Massive elk feeding on vegetation on the side of the road

Black bear-one of three we saw on the road

The long hours of daylight in these far northern latitudes in summer gave us lots of time to explore. But it also made it harder to go to sleep at night when the sun was still out. Another factor to consider when traveling to this part of the world is the expense. Accommodations are few and far in between and they are expensive along with food costs. To save money, I booked one room hotels, and I brought my sleeping bag and inflatable mattress in case I needed to sleep on the floor. We stayed in Jasper our first night of the trip in a tourist resort.

 

 

Paula posing in front of the mountains on the first glimpse we had of the Canadian Rocky’s 

Jasper National Park

Jasper National Park seemed the wildest of both with fewer tourists but there were still plenty of other vehicles stopped at some of the more popular locations in the park, so I tried to stop at the unmarked locations where we typically had a scenic overlook of a lake or mountain to ourselves. Everywhere we turned the scenery of Jasper was just beyond mind boggling.

 

A crystal clear lake we hiked to and had to ourselves

Paula overlooking an emerald green lake

Waterfall with mountain backdrop

Mountain overlook

Heavenly Views

Paula and mom on short hike

We crossed the Icefields Highway which climbs to near 7,000′ as it crosses a mountain pass covered in glaciers. The elevation isn’t terribly high but at these high latitudes where the sun is weak the temperatures can plummet at 7,000′ allowing glaciers to form.

After crossing the pass, we stayed the night in a cluster of cabins at the Saskatchewan Crossing, nestled in the middle of an incredible mountain valley with wild forests that are known to have lots of grizzly and black bear.

 

Paula overlooking a glacier

The lakes of Jasper and Banff are famous for their blue and green colors. The color comes from the type of rick in the area, granite, that was ground up by the glaciers and when the rock dust is washed into the lakes from glaciers the reflective quality of the rock dust is what causes the incredible colors in the lake water. Of the two parks we visited, Banff had the most incredible lakes. A favorite of ours which had almost no other tourists was Waterfowl Lake.

One of the emerald green lakes-Waterfowl lake

Jagged Mountains

Peyto Lake

Bow Lake

Paula at Bow Lake

Lake Louise

Banff as well as Jasper was far less crowded than I expected. I came thinking Yellowstone crowds and traffic jams, but the parks are so huge and so far away from large population centers that we just didn’t encounter that many tourists. That is until we visited lake Louise. lake Louise was like visiting a separate park. The lake is world famous and believed to be one of the most beautiful in the world and there is no doubt that it is mesmerizing. The only problem is that by the time you reach it, you are too exhausted to enjoy it. The exhaustion is not the good kind that you get from hiking.
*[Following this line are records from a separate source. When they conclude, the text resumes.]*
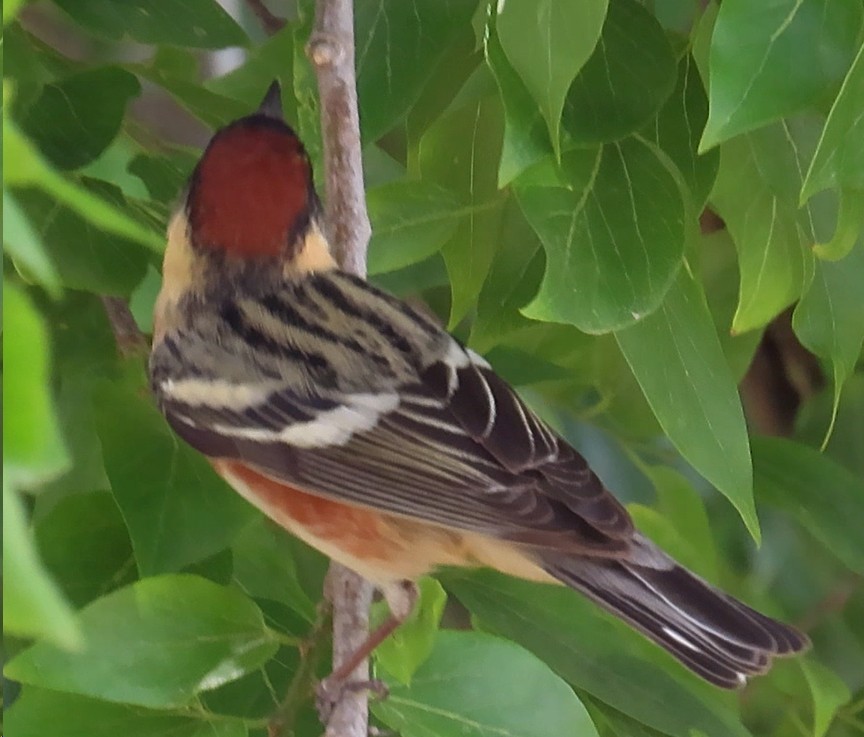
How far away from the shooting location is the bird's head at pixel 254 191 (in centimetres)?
83

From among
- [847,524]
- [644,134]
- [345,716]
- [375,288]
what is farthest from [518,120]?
[847,524]

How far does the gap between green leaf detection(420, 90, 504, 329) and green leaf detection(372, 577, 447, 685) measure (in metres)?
0.24

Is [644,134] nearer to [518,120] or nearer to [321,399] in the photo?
[518,120]

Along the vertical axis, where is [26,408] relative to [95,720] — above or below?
above

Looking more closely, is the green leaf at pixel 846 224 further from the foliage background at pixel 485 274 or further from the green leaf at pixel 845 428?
the green leaf at pixel 845 428

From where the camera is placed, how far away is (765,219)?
83cm

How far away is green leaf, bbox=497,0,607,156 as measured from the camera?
1.99 ft

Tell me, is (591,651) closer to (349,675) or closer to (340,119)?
(349,675)

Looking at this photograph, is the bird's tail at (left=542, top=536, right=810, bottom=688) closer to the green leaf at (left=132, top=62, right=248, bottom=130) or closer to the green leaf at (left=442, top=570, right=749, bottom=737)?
the green leaf at (left=442, top=570, right=749, bottom=737)

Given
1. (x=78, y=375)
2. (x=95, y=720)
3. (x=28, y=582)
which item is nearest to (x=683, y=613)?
(x=95, y=720)

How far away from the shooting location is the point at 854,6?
660mm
No, it is the kind you have when stuck in a traffic jam and then trying to find a parking spot in parking lots full of hundreds of vehicles. The circus like atmosphere of the place with wall-to-wall crowds of selfie stick wielding tourists from all over the world, tic toc dancing and you tube influencers was just too much for me and left me wanting to flee for sanctuary.

Lake Louise

Yoho National Park, British Colombia

Yoho is another great national park easily reachable from Banff and also with great hiking. Yoho has fewer tourists than Banff and the road is a smaller giving you a more intimate mountain driving experience.

Takakkaw Falls-833′ High

Yoho National Park

We spent our last night in Canmore, just outside of Banff and a much cheaper option to stay the night that still has just as many mountains and expensive cafes and eateries but with fewer tourists. Canmore is also only an hour away from Calgary and was an easy drive for us to the airport the next morning to catch our flight home.